This is the official repository for Physics-informed Neural Networks with Stan (Self-scalable Tanh) activation function.
Note: the code for generating this figure is not in the repository.
The codes are being cleaned for easy usage. Meanwhile, if you already have a PINN code and want to implement the activation function, it should be straightforward. In PyTorch, if you have the activation function as
#Initialization
self.beta = Parameter(torch.ones((NN_width,len(layers)-2)))
self.beta.requiresGrad = True #Add this to the weights and biases initializations
#In your 'forward pass' function
z = self.activation(x) #tanh
z = z + self.beta[:,i]* x * z # i denotes the layer index
Please cite if you benefit from this work. [https://ieeexplore.ieee.org/document/10227556].
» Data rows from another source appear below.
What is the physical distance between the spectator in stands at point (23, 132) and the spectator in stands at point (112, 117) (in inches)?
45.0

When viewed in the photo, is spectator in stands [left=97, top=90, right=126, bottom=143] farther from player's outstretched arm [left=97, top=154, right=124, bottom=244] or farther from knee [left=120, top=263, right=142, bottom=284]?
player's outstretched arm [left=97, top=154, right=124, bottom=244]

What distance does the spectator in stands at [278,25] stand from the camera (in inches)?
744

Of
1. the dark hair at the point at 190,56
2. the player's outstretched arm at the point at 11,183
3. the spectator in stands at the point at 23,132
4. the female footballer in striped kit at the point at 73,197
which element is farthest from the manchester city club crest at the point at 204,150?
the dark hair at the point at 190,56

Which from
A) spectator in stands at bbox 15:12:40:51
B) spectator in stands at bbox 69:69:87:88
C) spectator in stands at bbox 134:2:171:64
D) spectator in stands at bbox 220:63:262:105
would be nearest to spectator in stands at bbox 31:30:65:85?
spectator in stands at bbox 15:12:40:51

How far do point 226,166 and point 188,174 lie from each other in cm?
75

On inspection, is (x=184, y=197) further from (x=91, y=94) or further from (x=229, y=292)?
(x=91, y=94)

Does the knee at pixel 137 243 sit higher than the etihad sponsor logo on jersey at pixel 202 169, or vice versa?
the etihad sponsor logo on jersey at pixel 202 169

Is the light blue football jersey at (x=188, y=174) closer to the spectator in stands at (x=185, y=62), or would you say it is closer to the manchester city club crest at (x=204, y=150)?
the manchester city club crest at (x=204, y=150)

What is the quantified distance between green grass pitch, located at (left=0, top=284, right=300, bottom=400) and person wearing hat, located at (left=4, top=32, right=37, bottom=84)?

Note: DO NOT use the Arxiv preprint version of the article; there are several inaccuracies.
Citation (BibTeX):
@article{gnanasambandam2023self,
title={Self-scalable Tanh (Stan): Multi-Scale Solutions for Physics-Informed Neural Networks},
author={Gnanasambandam, Raghav and Shen, Bo and Chung, Jihoon and Yue, Xubo and Kong, Zhenyu},
journal={IEEE Transactions on Pattern Analysis and Machine Intelligence},
year={2023},
publisher={IEEE}
}
R. Gnanasambandam, B. Shen, J. Chung, X. Yue and Z. Kong, "Self-scalable Tanh (Stan): Multi-Scale Solutions for Physics-Informed Neural Networks," in IEEE Transactions on Pattern Analysis and Machine Intelligence, doi: 10.1109/TPAMI.2023.3307688.